**Task brief:**
Repeat each line of the material word for word.

**Records for this exercise:**
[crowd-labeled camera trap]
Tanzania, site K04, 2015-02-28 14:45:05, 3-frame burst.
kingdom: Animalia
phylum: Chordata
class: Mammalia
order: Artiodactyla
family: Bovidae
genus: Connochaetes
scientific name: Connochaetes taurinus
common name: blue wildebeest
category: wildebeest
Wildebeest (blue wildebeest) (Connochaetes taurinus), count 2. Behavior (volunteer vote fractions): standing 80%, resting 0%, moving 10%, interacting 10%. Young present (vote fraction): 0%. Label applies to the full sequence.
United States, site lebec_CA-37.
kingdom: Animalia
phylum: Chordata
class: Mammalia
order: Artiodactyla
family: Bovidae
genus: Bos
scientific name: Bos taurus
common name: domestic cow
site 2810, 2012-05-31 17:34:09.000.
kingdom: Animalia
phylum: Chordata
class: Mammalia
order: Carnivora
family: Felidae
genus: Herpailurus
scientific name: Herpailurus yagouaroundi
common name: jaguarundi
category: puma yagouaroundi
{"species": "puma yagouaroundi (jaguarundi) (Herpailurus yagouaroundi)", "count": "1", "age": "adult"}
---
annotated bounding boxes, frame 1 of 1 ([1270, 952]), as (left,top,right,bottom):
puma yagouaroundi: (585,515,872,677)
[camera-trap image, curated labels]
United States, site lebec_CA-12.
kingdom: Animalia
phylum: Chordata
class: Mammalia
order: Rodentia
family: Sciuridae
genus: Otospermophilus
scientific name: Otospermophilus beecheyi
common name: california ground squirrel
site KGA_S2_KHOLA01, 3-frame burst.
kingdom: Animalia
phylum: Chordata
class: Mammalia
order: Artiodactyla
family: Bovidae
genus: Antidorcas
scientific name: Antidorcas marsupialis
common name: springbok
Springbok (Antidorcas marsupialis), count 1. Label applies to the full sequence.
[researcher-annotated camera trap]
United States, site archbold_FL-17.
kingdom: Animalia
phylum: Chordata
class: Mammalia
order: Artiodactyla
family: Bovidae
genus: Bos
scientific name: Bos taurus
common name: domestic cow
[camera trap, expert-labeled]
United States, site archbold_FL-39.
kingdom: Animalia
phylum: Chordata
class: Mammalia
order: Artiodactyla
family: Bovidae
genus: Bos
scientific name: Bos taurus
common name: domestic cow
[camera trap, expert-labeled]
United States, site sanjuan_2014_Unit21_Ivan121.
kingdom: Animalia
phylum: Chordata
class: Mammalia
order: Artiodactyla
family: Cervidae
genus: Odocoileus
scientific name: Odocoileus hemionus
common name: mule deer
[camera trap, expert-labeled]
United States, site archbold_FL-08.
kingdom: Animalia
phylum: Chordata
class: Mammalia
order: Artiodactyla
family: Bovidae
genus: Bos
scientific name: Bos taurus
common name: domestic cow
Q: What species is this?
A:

**Finished exercise:**
[crowd-labeled camera trap]
Tanzania, site K04, 2015-02-28 14:45:05, 3-frame burst.
kingdom: Animalia
phylum: Chordata
class: Mammalia
order: Artiodactyla
family: Bovidae
genus: Connochaetes
scientific name: Connochaetes taurinus
common name: blue wildebeest
category: wildebeest
Wildebeest (blue wildebeest) (Connochaetes taurinus), count 2. Behavior (volunteer vote fractions): standing 80%, resting 0%, moving 10%, interacting 10%. Young present (vote fraction): 0%. Label applies to the full sequence.
United States, site lebec_CA-37.
kingdom: Animalia
phylum: Chordata
class: Mammalia
order: Artiodactyla
family: Bovidae
genus: Bos
scientific name: Bos taurus
common name: domestic cow
site 2810, 2012-05-31 17:34:09.000.
kingdom: Animalia
phylum: Chordata
class: Mammalia
order: Carnivora
family: Felidae
genus: Herpailurus
scientific name: Herpailurus yagouaroundi
common name: jaguarundi
category: puma yagouaroundi
{"species": "puma yagouaroundi (jaguarundi) (Herpailurus yagouaroundi)", "count": "1", "age": "adult"}
---
annotated bounding boxes, frame 1 of 1 ([1270, 952]), as (left,top,right,bottom):
puma yagouaroundi: (585,515,872,677)
[camera-trap image, curated labels]
United States, site lebec_CA-12.
kingdom: Animalia
phylum: Chordata
class: Mammalia
order: Rodentia
family: Sciuridae
genus: Otospermophilus
scientific name: Otospermophilus beecheyi
common name: california ground squirrel
site KGA_S2_KHOLA01, 3-frame burst.
kingdom: Animalia
phylum: Chordata
class: Mammalia
order: Artiodactyla
family: Bovidae
genus: Antidorcas
scientific name: Antidorcas marsupialis
common name: springbok
Springbok (Antidorcas marsupialis), count 1. Label applies to the full sequence.
[researcher-annotated camera trap]
United States, site archbold_FL-17.
kingdom: Animalia
phylum: Chordata
class: Mammalia
order: Artiodactyla
family: Bovidae
genus: Bos
scientific name: Bos taurus
common name: domestic cow
[camera trap, expert-labeled]
United States, site archbold_FL-39.
kingdom: Animalia
phylum: Chordata
class: Mammalia
order: Artiodactyla
family: Bovidae
genus: Bos
scientific name: Bos taurus
common name: domestic cow
[camera trap, expert-labeled]
United States, site sanjuan_2014_Unit21_Ivan121.
kingdom: Animalia
phylum: Chordata
class: Mammalia
order: Artiodactyla
family: Cervidae
genus: Odocoileus
scientific name: Odocoileus hemionus
common name: mule deer
[camera trap, expert-labeled]
United States, site archbold_FL-08.
kingdom: Animalia
phylum: Chordata
class: Mammalia
order: Artiodactyla
family: Bovidae
genus: Bos
scientific name: Bos taurus
common name: domestic cow
Q: What species is this?
A:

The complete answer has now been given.